「しっ!静かにしぃ、丞や」


(…はい?丞?ちょ……えっ?)


「──んー!むぅ!」

「あーもう、いい加減にせい!あっ、蹴るな!奴に見付かるやろ!」

「…っん?」


そこで暴れていた優真の動きがピタリと止まった。


(奴って……何のこと?)


もう抵抗しないと思ったのだろう、山崎は優真から離れふぅーっと小さく息を吐いた。

解放された優真は鋭い視線を山崎に投げる。その瞳は、“説明しろ”と言っていた。

その様子を山崎は一瞥し障子に近づく。外の音を確認しているのか微動だにしない。

暫くすると山崎はホッと安心した様な表情になり、くるりと優真に向き直った。


「行ったみたいやな。あんなぁ、自分平間からつけられとるで?」

「平間……じゃあ、今までの視線は」

「おぉ、流石優真。やっぱ視線は感じてたんか。そう、平間や。毎回優真からは死角になっとる場所から見とったみたいやけどな」

「何でだ?」




何故自分をつけるのだろう。

理由が分からない。

まさか、芹沢が何かを狙って女疑惑のある自分を平間につけさせたのだろうか。

分からない。




眉間の皺を深くさせ、悶々と考え込む優真は突如「あっ」と声をあげ山崎をじーっと見つめる。


「な、何や…」


優真の強い双眸を受け、山崎は少々たじろぎながらも優真との視線を交えた。


「疑問なんだけど、丞は何で私がつけられてるって知ってたの?さっきの言い様じゃ、前から知ってる様な口振りだったけど」

「まぁ、あれやあれ。俺は監察やからな!そーゆうことにはいち早く気付くんや」


「ふ〜ん…」と少し疑いの目を向ける優真だが、そのことにあまり興味はないらしい、すぐにパッと何時もの冷たい表情に戻った。

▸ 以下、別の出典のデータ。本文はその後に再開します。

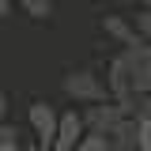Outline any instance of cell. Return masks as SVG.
<instances>
[{
	"instance_id": "6da1fadb",
	"label": "cell",
	"mask_w": 151,
	"mask_h": 151,
	"mask_svg": "<svg viewBox=\"0 0 151 151\" xmlns=\"http://www.w3.org/2000/svg\"><path fill=\"white\" fill-rule=\"evenodd\" d=\"M60 91L72 98L76 106H94V102H110L113 91L110 83H102V76H94L91 68H76L60 79Z\"/></svg>"
},
{
	"instance_id": "7a4b0ae2",
	"label": "cell",
	"mask_w": 151,
	"mask_h": 151,
	"mask_svg": "<svg viewBox=\"0 0 151 151\" xmlns=\"http://www.w3.org/2000/svg\"><path fill=\"white\" fill-rule=\"evenodd\" d=\"M27 125H30V136H34L38 147L53 151L57 144V129H60V110L57 106H49V102H30V110H27Z\"/></svg>"
},
{
	"instance_id": "3957f363",
	"label": "cell",
	"mask_w": 151,
	"mask_h": 151,
	"mask_svg": "<svg viewBox=\"0 0 151 151\" xmlns=\"http://www.w3.org/2000/svg\"><path fill=\"white\" fill-rule=\"evenodd\" d=\"M83 117H87V129H91V132H106V136H113V132L129 121V113L121 110V102H113V98H110V102L83 106Z\"/></svg>"
},
{
	"instance_id": "277c9868",
	"label": "cell",
	"mask_w": 151,
	"mask_h": 151,
	"mask_svg": "<svg viewBox=\"0 0 151 151\" xmlns=\"http://www.w3.org/2000/svg\"><path fill=\"white\" fill-rule=\"evenodd\" d=\"M87 117L83 110H60V129H57V144L53 151H76L79 147V140L87 136Z\"/></svg>"
},
{
	"instance_id": "5b68a950",
	"label": "cell",
	"mask_w": 151,
	"mask_h": 151,
	"mask_svg": "<svg viewBox=\"0 0 151 151\" xmlns=\"http://www.w3.org/2000/svg\"><path fill=\"white\" fill-rule=\"evenodd\" d=\"M102 30H106V38H113V42H117V45H125V49L147 45V38L140 34V27L129 23L125 15H106V19H102Z\"/></svg>"
},
{
	"instance_id": "8992f818",
	"label": "cell",
	"mask_w": 151,
	"mask_h": 151,
	"mask_svg": "<svg viewBox=\"0 0 151 151\" xmlns=\"http://www.w3.org/2000/svg\"><path fill=\"white\" fill-rule=\"evenodd\" d=\"M15 8L27 19H34V23H45V19L53 15V0H15Z\"/></svg>"
},
{
	"instance_id": "52a82bcc",
	"label": "cell",
	"mask_w": 151,
	"mask_h": 151,
	"mask_svg": "<svg viewBox=\"0 0 151 151\" xmlns=\"http://www.w3.org/2000/svg\"><path fill=\"white\" fill-rule=\"evenodd\" d=\"M76 151H113V136H106V132H87Z\"/></svg>"
},
{
	"instance_id": "ba28073f",
	"label": "cell",
	"mask_w": 151,
	"mask_h": 151,
	"mask_svg": "<svg viewBox=\"0 0 151 151\" xmlns=\"http://www.w3.org/2000/svg\"><path fill=\"white\" fill-rule=\"evenodd\" d=\"M27 144H19V129L15 125H0V151H23Z\"/></svg>"
},
{
	"instance_id": "9c48e42d",
	"label": "cell",
	"mask_w": 151,
	"mask_h": 151,
	"mask_svg": "<svg viewBox=\"0 0 151 151\" xmlns=\"http://www.w3.org/2000/svg\"><path fill=\"white\" fill-rule=\"evenodd\" d=\"M136 147H140V151H151V113L136 121Z\"/></svg>"
},
{
	"instance_id": "30bf717a",
	"label": "cell",
	"mask_w": 151,
	"mask_h": 151,
	"mask_svg": "<svg viewBox=\"0 0 151 151\" xmlns=\"http://www.w3.org/2000/svg\"><path fill=\"white\" fill-rule=\"evenodd\" d=\"M136 27H140V34L151 42V8H140V15H136Z\"/></svg>"
},
{
	"instance_id": "8fae6325",
	"label": "cell",
	"mask_w": 151,
	"mask_h": 151,
	"mask_svg": "<svg viewBox=\"0 0 151 151\" xmlns=\"http://www.w3.org/2000/svg\"><path fill=\"white\" fill-rule=\"evenodd\" d=\"M12 12H15V0H0V19H8Z\"/></svg>"
},
{
	"instance_id": "7c38bea8",
	"label": "cell",
	"mask_w": 151,
	"mask_h": 151,
	"mask_svg": "<svg viewBox=\"0 0 151 151\" xmlns=\"http://www.w3.org/2000/svg\"><path fill=\"white\" fill-rule=\"evenodd\" d=\"M0 125H8V94L0 91Z\"/></svg>"
},
{
	"instance_id": "4fadbf2b",
	"label": "cell",
	"mask_w": 151,
	"mask_h": 151,
	"mask_svg": "<svg viewBox=\"0 0 151 151\" xmlns=\"http://www.w3.org/2000/svg\"><path fill=\"white\" fill-rule=\"evenodd\" d=\"M23 151H45V147H38V144H27V147H23Z\"/></svg>"
},
{
	"instance_id": "5bb4252c",
	"label": "cell",
	"mask_w": 151,
	"mask_h": 151,
	"mask_svg": "<svg viewBox=\"0 0 151 151\" xmlns=\"http://www.w3.org/2000/svg\"><path fill=\"white\" fill-rule=\"evenodd\" d=\"M136 4H140V8H151V0H136Z\"/></svg>"
}]
</instances>
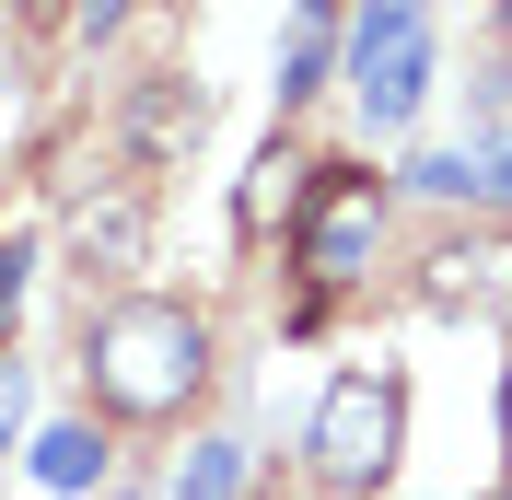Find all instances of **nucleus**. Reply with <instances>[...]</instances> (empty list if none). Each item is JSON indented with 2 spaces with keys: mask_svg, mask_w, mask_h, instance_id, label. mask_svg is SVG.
<instances>
[{
  "mask_svg": "<svg viewBox=\"0 0 512 500\" xmlns=\"http://www.w3.org/2000/svg\"><path fill=\"white\" fill-rule=\"evenodd\" d=\"M82 384L105 419H187V396L210 384V314L163 291H117L82 326Z\"/></svg>",
  "mask_w": 512,
  "mask_h": 500,
  "instance_id": "nucleus-1",
  "label": "nucleus"
},
{
  "mask_svg": "<svg viewBox=\"0 0 512 500\" xmlns=\"http://www.w3.org/2000/svg\"><path fill=\"white\" fill-rule=\"evenodd\" d=\"M303 454H315V477L338 500H373L396 477V454H408V384L396 373H338L315 396V419H303Z\"/></svg>",
  "mask_w": 512,
  "mask_h": 500,
  "instance_id": "nucleus-2",
  "label": "nucleus"
},
{
  "mask_svg": "<svg viewBox=\"0 0 512 500\" xmlns=\"http://www.w3.org/2000/svg\"><path fill=\"white\" fill-rule=\"evenodd\" d=\"M373 245H384V175H361V163H315V187H303V210H291L303 303L350 291L361 268H373Z\"/></svg>",
  "mask_w": 512,
  "mask_h": 500,
  "instance_id": "nucleus-3",
  "label": "nucleus"
},
{
  "mask_svg": "<svg viewBox=\"0 0 512 500\" xmlns=\"http://www.w3.org/2000/svg\"><path fill=\"white\" fill-rule=\"evenodd\" d=\"M350 82L373 128H408L419 94H431V0H361L350 24Z\"/></svg>",
  "mask_w": 512,
  "mask_h": 500,
  "instance_id": "nucleus-4",
  "label": "nucleus"
},
{
  "mask_svg": "<svg viewBox=\"0 0 512 500\" xmlns=\"http://www.w3.org/2000/svg\"><path fill=\"white\" fill-rule=\"evenodd\" d=\"M419 303L454 314V326H512V233L478 221V233H443L419 256Z\"/></svg>",
  "mask_w": 512,
  "mask_h": 500,
  "instance_id": "nucleus-5",
  "label": "nucleus"
},
{
  "mask_svg": "<svg viewBox=\"0 0 512 500\" xmlns=\"http://www.w3.org/2000/svg\"><path fill=\"white\" fill-rule=\"evenodd\" d=\"M70 280L82 291H117L128 268H140V256H152V198L140 187H117V198H82V210H70Z\"/></svg>",
  "mask_w": 512,
  "mask_h": 500,
  "instance_id": "nucleus-6",
  "label": "nucleus"
},
{
  "mask_svg": "<svg viewBox=\"0 0 512 500\" xmlns=\"http://www.w3.org/2000/svg\"><path fill=\"white\" fill-rule=\"evenodd\" d=\"M198 128H210V94H198V82H140V94H128V163L198 152Z\"/></svg>",
  "mask_w": 512,
  "mask_h": 500,
  "instance_id": "nucleus-7",
  "label": "nucleus"
},
{
  "mask_svg": "<svg viewBox=\"0 0 512 500\" xmlns=\"http://www.w3.org/2000/svg\"><path fill=\"white\" fill-rule=\"evenodd\" d=\"M326 59H338V0H291V35H280V105L326 94Z\"/></svg>",
  "mask_w": 512,
  "mask_h": 500,
  "instance_id": "nucleus-8",
  "label": "nucleus"
},
{
  "mask_svg": "<svg viewBox=\"0 0 512 500\" xmlns=\"http://www.w3.org/2000/svg\"><path fill=\"white\" fill-rule=\"evenodd\" d=\"M303 187H315V163L291 152V140H268V152H256V175H245V210H233V221H245V233H268V221L303 210Z\"/></svg>",
  "mask_w": 512,
  "mask_h": 500,
  "instance_id": "nucleus-9",
  "label": "nucleus"
},
{
  "mask_svg": "<svg viewBox=\"0 0 512 500\" xmlns=\"http://www.w3.org/2000/svg\"><path fill=\"white\" fill-rule=\"evenodd\" d=\"M35 477H47L59 500H82V489L105 477V431H94V419H59V431H35Z\"/></svg>",
  "mask_w": 512,
  "mask_h": 500,
  "instance_id": "nucleus-10",
  "label": "nucleus"
},
{
  "mask_svg": "<svg viewBox=\"0 0 512 500\" xmlns=\"http://www.w3.org/2000/svg\"><path fill=\"white\" fill-rule=\"evenodd\" d=\"M163 489H175V500H245V442H198Z\"/></svg>",
  "mask_w": 512,
  "mask_h": 500,
  "instance_id": "nucleus-11",
  "label": "nucleus"
},
{
  "mask_svg": "<svg viewBox=\"0 0 512 500\" xmlns=\"http://www.w3.org/2000/svg\"><path fill=\"white\" fill-rule=\"evenodd\" d=\"M408 187H419V198H478V163H466V152H419Z\"/></svg>",
  "mask_w": 512,
  "mask_h": 500,
  "instance_id": "nucleus-12",
  "label": "nucleus"
},
{
  "mask_svg": "<svg viewBox=\"0 0 512 500\" xmlns=\"http://www.w3.org/2000/svg\"><path fill=\"white\" fill-rule=\"evenodd\" d=\"M24 280H35V256L0 245V349H12V326H24Z\"/></svg>",
  "mask_w": 512,
  "mask_h": 500,
  "instance_id": "nucleus-13",
  "label": "nucleus"
},
{
  "mask_svg": "<svg viewBox=\"0 0 512 500\" xmlns=\"http://www.w3.org/2000/svg\"><path fill=\"white\" fill-rule=\"evenodd\" d=\"M128 24V0H70V35H82V47H94V35H117Z\"/></svg>",
  "mask_w": 512,
  "mask_h": 500,
  "instance_id": "nucleus-14",
  "label": "nucleus"
},
{
  "mask_svg": "<svg viewBox=\"0 0 512 500\" xmlns=\"http://www.w3.org/2000/svg\"><path fill=\"white\" fill-rule=\"evenodd\" d=\"M24 431V373H12V361H0V442Z\"/></svg>",
  "mask_w": 512,
  "mask_h": 500,
  "instance_id": "nucleus-15",
  "label": "nucleus"
},
{
  "mask_svg": "<svg viewBox=\"0 0 512 500\" xmlns=\"http://www.w3.org/2000/svg\"><path fill=\"white\" fill-rule=\"evenodd\" d=\"M501 454H512V373H501Z\"/></svg>",
  "mask_w": 512,
  "mask_h": 500,
  "instance_id": "nucleus-16",
  "label": "nucleus"
},
{
  "mask_svg": "<svg viewBox=\"0 0 512 500\" xmlns=\"http://www.w3.org/2000/svg\"><path fill=\"white\" fill-rule=\"evenodd\" d=\"M128 500H175V489H128Z\"/></svg>",
  "mask_w": 512,
  "mask_h": 500,
  "instance_id": "nucleus-17",
  "label": "nucleus"
},
{
  "mask_svg": "<svg viewBox=\"0 0 512 500\" xmlns=\"http://www.w3.org/2000/svg\"><path fill=\"white\" fill-rule=\"evenodd\" d=\"M501 47H512V0H501Z\"/></svg>",
  "mask_w": 512,
  "mask_h": 500,
  "instance_id": "nucleus-18",
  "label": "nucleus"
},
{
  "mask_svg": "<svg viewBox=\"0 0 512 500\" xmlns=\"http://www.w3.org/2000/svg\"><path fill=\"white\" fill-rule=\"evenodd\" d=\"M489 500H512V489H489Z\"/></svg>",
  "mask_w": 512,
  "mask_h": 500,
  "instance_id": "nucleus-19",
  "label": "nucleus"
}]
</instances>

「平間の行動は何でか分からんけど、用心しときぃ。さっきみたいにぼーっとしとると危ないで」


「…分かってるよ」


少し顔を紅くしながら目線を下にやる優真は、先程反応できなかったことに恥ずかしさがあるのだろう。

本人は紅くなっていることに気付いてないだろうが。優真の性格上、気付いていたらすぐに顔を隠す筈だ。